» **PROBLEM TO SOLVE**
Reproduce the Crawling page starting at "# Quick health" and ending at "audit (500 pages)", substituting "documents" for each occurrence of "pages".

» **PASSAGE**
Crawling

SquirrelScan uses a smart crawling system that balances thoroughness with efficiency. This page explains how crawling works under the hood.

How It Works

When you run squirrel audit https://example.com, the crawler:

Fetches robots.txt to respect site rules
Seeds the frontier with your starting URL
Discovers links by parsing each page’s HTML
Crawls breadth-first to prioritize important pages
Stores everything in a local SQLite database

squirrel audit https://example.com

Coverage Modes

SquirrelScan supports three coverage modes to balance thoroughness with speed:

Mode	Default Pages	Behavior	Use Case
`quick`	25	Seed + sitemaps only, no link discovery	CI checks, fast health check
`surface`	100	One sample per URL pattern	General audits (default)
`full`	500	Crawl everything up to limit	Deep analysis

# Quick health check (25 pages, no link discovery)
squirrel audit https://example.com -C quick

# Default surface crawl (100 pages, pattern sampling)
squirrel audit https://example.com

# Full comprehensive audit (500 pages)
squirrel audit https://example.com -C full

# Override page limit for any mode
squirrel audit https://example.com -C surface -m 200

Surface Mode Pattern Detection

Surface mode is smart about detecting URL patterns. When it sees /blog/my-first-post, /blog/another-post, and /blog/third-post, it recognizes these as the same pattern (/blog/{slug}) and only crawls one sample. Detected Patterns:

Numeric IDs: /products/12345 → /products/{id}
UUIDs: /doc/a1b2c3d4-e5f6-... → /doc/{id}
Dates: /blog/2024/01/15 → /blog/{date}/{date}/{date}
Slugs: /blog/my-awesome-post → /blog/{slug}

This means a blog with 10,000 posts gets sampled efficiently without wasting crawl budget on duplicate templates.

Surface mode is the default and recommended for most audits. It gives you comprehensive coverage of unique page templates while avoiding over-crawling repetitive content like blog archives or product listings.

» **DATASET CONTENT**
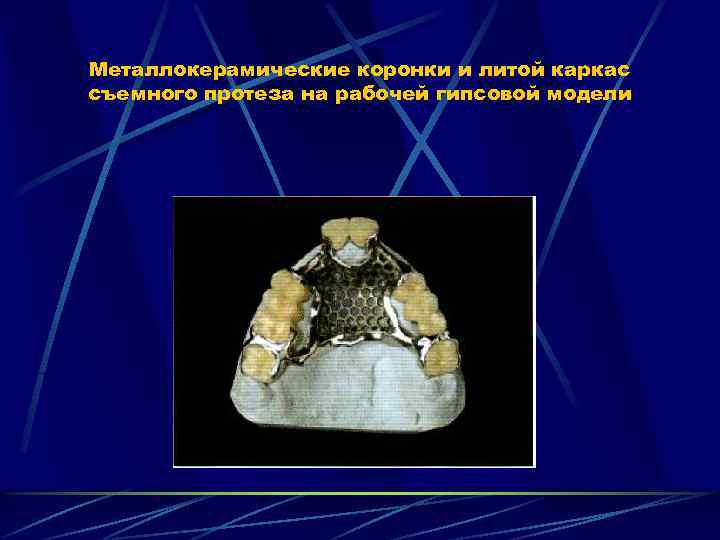 Металлокерамические коронки и литой каркас съемного протеза на рабочей гипсовой модели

» **EXERCISE ANSWER**
# Quick health check (25 documents, no link discovery)
squirrel audit https://example.com -C quick

# Default surface crawl (100 documents, pattern sampling)
squirrel audit https://example.com

# Full comprehensive audit (500 documents)